The following options can be used to configure the fusion caller:

Option	Description
--rna-gf-enriched-genes	For RNA enrichment assays, a list of targeted genes specified as one gene-name per line. Only fusion calls involving at least one gene on the list are reported.
--rna-gf-blast-pairs	A file listing gene pairs that have a high level of similarity. This list of gene pairs is used as a homology filter to reduce false positives. For information on generating this file, visit the Fusion Filter GitHub page. Use the ref annot.cdsplus.fa.allvsall.outfmt6.genesym.gz file produced by CTAT. For runs on human genome assemblies GRCH38 and hg19, DRAGEN automatically applies a default file generated using Gencode version 32 annotations for primary chromosomes if no other file is specified using the command line.
--rna-repeat-intervals	BED file that contains a target list of repeat intervals for sensitive fusion detection. Exclusive from --rna-repeat-genes. This option overrides the default files, which contain the genes CIC, DUX4, and SEPTIN14 for GRCh38 and hg19 reference genomes.
--rna-repeat-genes	Text file that contains the names or IDs (from annotation GTF file) of targeted repetitive genes for sensitive fusion detection. Exclusive from --rna-repeat-intervals. This option overrides the default BED file.
--enable-variant-annotation --variant-annotation-assembly --variant-annotation-data	Enable Illumina Annotation Engine (IAE) to report fusion annotations in JSON format. --enable-variant-annotation must be set to true. For more information, see Illumina Annotation Engine.
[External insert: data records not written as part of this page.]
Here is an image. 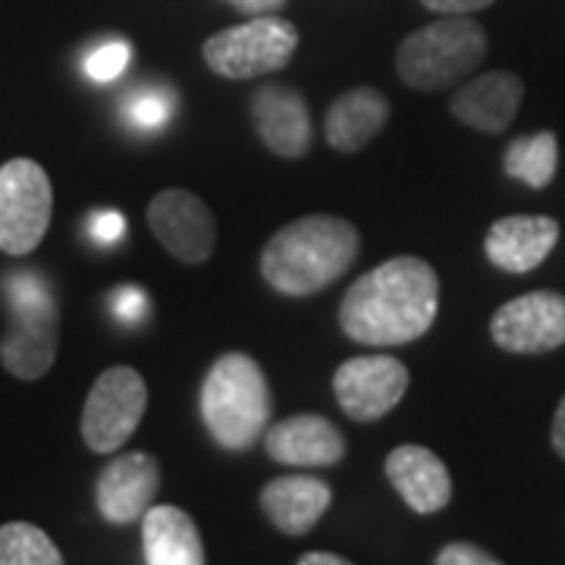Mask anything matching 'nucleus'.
Returning a JSON list of instances; mask_svg holds the SVG:
<instances>
[{
	"label": "nucleus",
	"instance_id": "11",
	"mask_svg": "<svg viewBox=\"0 0 565 565\" xmlns=\"http://www.w3.org/2000/svg\"><path fill=\"white\" fill-rule=\"evenodd\" d=\"M148 226L182 264H204L217 245V221L211 207L185 189L158 192L148 204Z\"/></svg>",
	"mask_w": 565,
	"mask_h": 565
},
{
	"label": "nucleus",
	"instance_id": "15",
	"mask_svg": "<svg viewBox=\"0 0 565 565\" xmlns=\"http://www.w3.org/2000/svg\"><path fill=\"white\" fill-rule=\"evenodd\" d=\"M386 481L418 515H434L452 500V478L437 452L427 446L405 444L386 456Z\"/></svg>",
	"mask_w": 565,
	"mask_h": 565
},
{
	"label": "nucleus",
	"instance_id": "28",
	"mask_svg": "<svg viewBox=\"0 0 565 565\" xmlns=\"http://www.w3.org/2000/svg\"><path fill=\"white\" fill-rule=\"evenodd\" d=\"M422 3L434 13H444V17H468V13L487 10L493 0H422Z\"/></svg>",
	"mask_w": 565,
	"mask_h": 565
},
{
	"label": "nucleus",
	"instance_id": "20",
	"mask_svg": "<svg viewBox=\"0 0 565 565\" xmlns=\"http://www.w3.org/2000/svg\"><path fill=\"white\" fill-rule=\"evenodd\" d=\"M141 546L148 565H202V534L180 505H151L141 515Z\"/></svg>",
	"mask_w": 565,
	"mask_h": 565
},
{
	"label": "nucleus",
	"instance_id": "30",
	"mask_svg": "<svg viewBox=\"0 0 565 565\" xmlns=\"http://www.w3.org/2000/svg\"><path fill=\"white\" fill-rule=\"evenodd\" d=\"M550 440H553V449L565 459V396L559 408H556V418H553V430H550Z\"/></svg>",
	"mask_w": 565,
	"mask_h": 565
},
{
	"label": "nucleus",
	"instance_id": "16",
	"mask_svg": "<svg viewBox=\"0 0 565 565\" xmlns=\"http://www.w3.org/2000/svg\"><path fill=\"white\" fill-rule=\"evenodd\" d=\"M522 102H525L522 79L509 70H493V73L465 82L449 102V114L478 132L500 136L505 126L515 120Z\"/></svg>",
	"mask_w": 565,
	"mask_h": 565
},
{
	"label": "nucleus",
	"instance_id": "29",
	"mask_svg": "<svg viewBox=\"0 0 565 565\" xmlns=\"http://www.w3.org/2000/svg\"><path fill=\"white\" fill-rule=\"evenodd\" d=\"M226 3H233L245 17H267V13H277L286 0H226Z\"/></svg>",
	"mask_w": 565,
	"mask_h": 565
},
{
	"label": "nucleus",
	"instance_id": "4",
	"mask_svg": "<svg viewBox=\"0 0 565 565\" xmlns=\"http://www.w3.org/2000/svg\"><path fill=\"white\" fill-rule=\"evenodd\" d=\"M487 57L484 29L468 17H446L412 32L396 51V73L415 92H446Z\"/></svg>",
	"mask_w": 565,
	"mask_h": 565
},
{
	"label": "nucleus",
	"instance_id": "12",
	"mask_svg": "<svg viewBox=\"0 0 565 565\" xmlns=\"http://www.w3.org/2000/svg\"><path fill=\"white\" fill-rule=\"evenodd\" d=\"M161 490V465L151 452H122L104 465L95 481V503L107 525H136Z\"/></svg>",
	"mask_w": 565,
	"mask_h": 565
},
{
	"label": "nucleus",
	"instance_id": "31",
	"mask_svg": "<svg viewBox=\"0 0 565 565\" xmlns=\"http://www.w3.org/2000/svg\"><path fill=\"white\" fill-rule=\"evenodd\" d=\"M299 565H349V559H345V556H340V553H323V550H311V553L299 556Z\"/></svg>",
	"mask_w": 565,
	"mask_h": 565
},
{
	"label": "nucleus",
	"instance_id": "1",
	"mask_svg": "<svg viewBox=\"0 0 565 565\" xmlns=\"http://www.w3.org/2000/svg\"><path fill=\"white\" fill-rule=\"evenodd\" d=\"M437 270L415 255H399L349 286L340 305V327L355 343L393 349L422 340L437 321Z\"/></svg>",
	"mask_w": 565,
	"mask_h": 565
},
{
	"label": "nucleus",
	"instance_id": "24",
	"mask_svg": "<svg viewBox=\"0 0 565 565\" xmlns=\"http://www.w3.org/2000/svg\"><path fill=\"white\" fill-rule=\"evenodd\" d=\"M129 57H132V47H129L126 41L102 44V47H95V51L85 57V76L95 82L117 79L122 70L129 66Z\"/></svg>",
	"mask_w": 565,
	"mask_h": 565
},
{
	"label": "nucleus",
	"instance_id": "7",
	"mask_svg": "<svg viewBox=\"0 0 565 565\" xmlns=\"http://www.w3.org/2000/svg\"><path fill=\"white\" fill-rule=\"evenodd\" d=\"M54 214V189L44 167L13 158L0 167V252L29 255L41 245Z\"/></svg>",
	"mask_w": 565,
	"mask_h": 565
},
{
	"label": "nucleus",
	"instance_id": "19",
	"mask_svg": "<svg viewBox=\"0 0 565 565\" xmlns=\"http://www.w3.org/2000/svg\"><path fill=\"white\" fill-rule=\"evenodd\" d=\"M386 120H390V102L384 92L362 85L330 104L327 120H323V136L333 151L355 154L367 141H374V136H381Z\"/></svg>",
	"mask_w": 565,
	"mask_h": 565
},
{
	"label": "nucleus",
	"instance_id": "26",
	"mask_svg": "<svg viewBox=\"0 0 565 565\" xmlns=\"http://www.w3.org/2000/svg\"><path fill=\"white\" fill-rule=\"evenodd\" d=\"M437 565H500V559L493 553H487L481 546L465 544V541H456V544H446L437 556H434Z\"/></svg>",
	"mask_w": 565,
	"mask_h": 565
},
{
	"label": "nucleus",
	"instance_id": "6",
	"mask_svg": "<svg viewBox=\"0 0 565 565\" xmlns=\"http://www.w3.org/2000/svg\"><path fill=\"white\" fill-rule=\"evenodd\" d=\"M299 51V29L277 13L252 17L204 41V63L223 79H255L289 66Z\"/></svg>",
	"mask_w": 565,
	"mask_h": 565
},
{
	"label": "nucleus",
	"instance_id": "5",
	"mask_svg": "<svg viewBox=\"0 0 565 565\" xmlns=\"http://www.w3.org/2000/svg\"><path fill=\"white\" fill-rule=\"evenodd\" d=\"M10 323L0 340V362L20 381L44 377L61 349V311L39 274H10Z\"/></svg>",
	"mask_w": 565,
	"mask_h": 565
},
{
	"label": "nucleus",
	"instance_id": "23",
	"mask_svg": "<svg viewBox=\"0 0 565 565\" xmlns=\"http://www.w3.org/2000/svg\"><path fill=\"white\" fill-rule=\"evenodd\" d=\"M173 98L161 95V92H145L136 95L129 107H126V120L132 122L136 129H161L163 122H170L173 117Z\"/></svg>",
	"mask_w": 565,
	"mask_h": 565
},
{
	"label": "nucleus",
	"instance_id": "25",
	"mask_svg": "<svg viewBox=\"0 0 565 565\" xmlns=\"http://www.w3.org/2000/svg\"><path fill=\"white\" fill-rule=\"evenodd\" d=\"M148 311H151V299L139 286H122L114 292V315L122 323H141L148 318Z\"/></svg>",
	"mask_w": 565,
	"mask_h": 565
},
{
	"label": "nucleus",
	"instance_id": "3",
	"mask_svg": "<svg viewBox=\"0 0 565 565\" xmlns=\"http://www.w3.org/2000/svg\"><path fill=\"white\" fill-rule=\"evenodd\" d=\"M202 422L226 452H245L270 427V386L262 364L245 352H223L202 384Z\"/></svg>",
	"mask_w": 565,
	"mask_h": 565
},
{
	"label": "nucleus",
	"instance_id": "18",
	"mask_svg": "<svg viewBox=\"0 0 565 565\" xmlns=\"http://www.w3.org/2000/svg\"><path fill=\"white\" fill-rule=\"evenodd\" d=\"M333 503V490L321 478H308V475H286L274 478L262 490V512L267 522L289 534V537H302L323 519V512Z\"/></svg>",
	"mask_w": 565,
	"mask_h": 565
},
{
	"label": "nucleus",
	"instance_id": "21",
	"mask_svg": "<svg viewBox=\"0 0 565 565\" xmlns=\"http://www.w3.org/2000/svg\"><path fill=\"white\" fill-rule=\"evenodd\" d=\"M503 167L512 180L525 182L531 189H546L559 167V141L553 132L515 139L505 151Z\"/></svg>",
	"mask_w": 565,
	"mask_h": 565
},
{
	"label": "nucleus",
	"instance_id": "9",
	"mask_svg": "<svg viewBox=\"0 0 565 565\" xmlns=\"http://www.w3.org/2000/svg\"><path fill=\"white\" fill-rule=\"evenodd\" d=\"M408 367L396 355H355L337 367L333 393L352 422H381L403 403Z\"/></svg>",
	"mask_w": 565,
	"mask_h": 565
},
{
	"label": "nucleus",
	"instance_id": "10",
	"mask_svg": "<svg viewBox=\"0 0 565 565\" xmlns=\"http://www.w3.org/2000/svg\"><path fill=\"white\" fill-rule=\"evenodd\" d=\"M490 337L503 352L537 355L565 343V296L537 289L497 308Z\"/></svg>",
	"mask_w": 565,
	"mask_h": 565
},
{
	"label": "nucleus",
	"instance_id": "2",
	"mask_svg": "<svg viewBox=\"0 0 565 565\" xmlns=\"http://www.w3.org/2000/svg\"><path fill=\"white\" fill-rule=\"evenodd\" d=\"M362 252L359 230L333 214H311L277 230L262 252V277L280 296L305 299L343 277Z\"/></svg>",
	"mask_w": 565,
	"mask_h": 565
},
{
	"label": "nucleus",
	"instance_id": "13",
	"mask_svg": "<svg viewBox=\"0 0 565 565\" xmlns=\"http://www.w3.org/2000/svg\"><path fill=\"white\" fill-rule=\"evenodd\" d=\"M252 120L264 148L277 158L299 161L311 148V114L305 98L289 85H262L252 95Z\"/></svg>",
	"mask_w": 565,
	"mask_h": 565
},
{
	"label": "nucleus",
	"instance_id": "17",
	"mask_svg": "<svg viewBox=\"0 0 565 565\" xmlns=\"http://www.w3.org/2000/svg\"><path fill=\"white\" fill-rule=\"evenodd\" d=\"M559 243V223L553 217H500L490 226L484 252L493 267L505 274H527L546 262V255Z\"/></svg>",
	"mask_w": 565,
	"mask_h": 565
},
{
	"label": "nucleus",
	"instance_id": "14",
	"mask_svg": "<svg viewBox=\"0 0 565 565\" xmlns=\"http://www.w3.org/2000/svg\"><path fill=\"white\" fill-rule=\"evenodd\" d=\"M264 449L289 468H330L345 456V437L321 415H292L264 430Z\"/></svg>",
	"mask_w": 565,
	"mask_h": 565
},
{
	"label": "nucleus",
	"instance_id": "8",
	"mask_svg": "<svg viewBox=\"0 0 565 565\" xmlns=\"http://www.w3.org/2000/svg\"><path fill=\"white\" fill-rule=\"evenodd\" d=\"M148 408V386L136 367H107L82 405V440L92 452H117L129 444Z\"/></svg>",
	"mask_w": 565,
	"mask_h": 565
},
{
	"label": "nucleus",
	"instance_id": "22",
	"mask_svg": "<svg viewBox=\"0 0 565 565\" xmlns=\"http://www.w3.org/2000/svg\"><path fill=\"white\" fill-rule=\"evenodd\" d=\"M63 553L32 522L0 525V565H61Z\"/></svg>",
	"mask_w": 565,
	"mask_h": 565
},
{
	"label": "nucleus",
	"instance_id": "27",
	"mask_svg": "<svg viewBox=\"0 0 565 565\" xmlns=\"http://www.w3.org/2000/svg\"><path fill=\"white\" fill-rule=\"evenodd\" d=\"M88 230L98 245H117L126 236V217L120 211H98L88 223Z\"/></svg>",
	"mask_w": 565,
	"mask_h": 565
}]
</instances>
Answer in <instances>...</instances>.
--rna-gf-restrict-genes	When parsing the gene annotations file (GTF/GFF) for use in the DRAGEN Gene Fusion module, you can use this option to restrict the entries of interest to only protein-coding regions. Restricting the GTF to only the protein-coding and lincRNA genes reduces false positive rates in currently studied fusion events. The default value is true.